The second, of course, is the eagerly-awaited assembly polls in Tamil Nadu, due by May. It is more likely that similar groups may take up the current issue kind of arguments ahead of the UNHRC session and spread it on until the assembly polls.

It is another matter that even at the height of the conclusive stage of the Sri Lankan war in May 2009, MDMK’s Vaiko, the champion of the Tamil cause in the island-nation with personal affinity and respect for LTTE boss Velupillai Prabhakaran, lost his native Sivakasi Lok Sabha seat, that too by a huge margin.

This showed that for the Tamils in India, sympathy for their ‘umbilical cord’ brethren in Sri Lanka was one thing, and electing their political representatives was another. There is nothing to suggest that despite it all forming a part of the poll campaign in the state since, the voter is impressed one way or the other to make it a decision-maker for him, be it Lok Sabha polls or assembly elections.

This time round, as much as the Sri Lanka-related issues, the dastardly act of someone threatening Sethupathi’s young daughter if he did not withdraw from the 800 project, is likely to get reminded in the voter’s mind, whenever related issues are discussed in the poll arena and TV talk-shows.

All major political parties and leaders in the state have condemned the threat in unequivocal terms, it can only blunt the edge of limited ‘ethnic sympathy’ in the state even more, considering that everyone from the earlier generation would like to see and hear more about Murali and his travails, tribulations and success story.

The cyber crime police has since arrested the man who tweeted the message, and he has reportedly apologised.

Next only to Vijay Sethupathi walking out of the 800 project, after Murali had advised him on that count -- the cricketer also issued a long statement in self-explanation -- comes the announcement on the making of a new movie, this one on LTTE’s Prabhakaran. Bobby Simha, who won the National Best Supporting Actor Award for his comic-villainy in Jigarthanda (2014) is donning the LTTE supremo’s role.

If one went by Bobby Simha’s ‘get-up’ in what is now known as the ‘first-look’ posters of Seerum Puli, or ‘Raging Tiger’ -- a reference to the ‘Liberation Tigers of Tamil Eelam’, the militant-terror outfit that Prabhakaran led -- the two-part movie promises to be as interesting as it can be exciting.

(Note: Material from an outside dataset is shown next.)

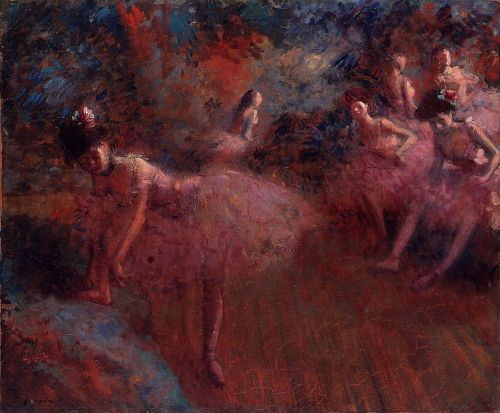 Dancers in Pink by Jean-Louis Forain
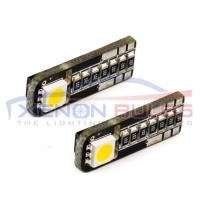2 SMD T10/501/W5W LED BULBS - PAIR canbus..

It is another matter that none of the earlier LTTE-centric movies, including Kuppi (2006) referring to the cyanide-bottles that the cadres used to carry on their person, and more so about the end of the Rajiv Gandhi assassins in at the suburban Konanakunte home in Bengaluru, did not set the silver screen ablaze. Nor did R K Selvamani’s Kutrapatrikai, (2007) fare well at the box-office, though the blame is often placed on the censors holding back the film for years, given the sensitivity of the subject matter, in the aftermath of the Rajiv Gandhi assassination (1991).

N Sathiya Moorthy, veteran journalist and political analyst, is Distinguished Fellow and Head-Chennai Initiative, Observer Research Foundation.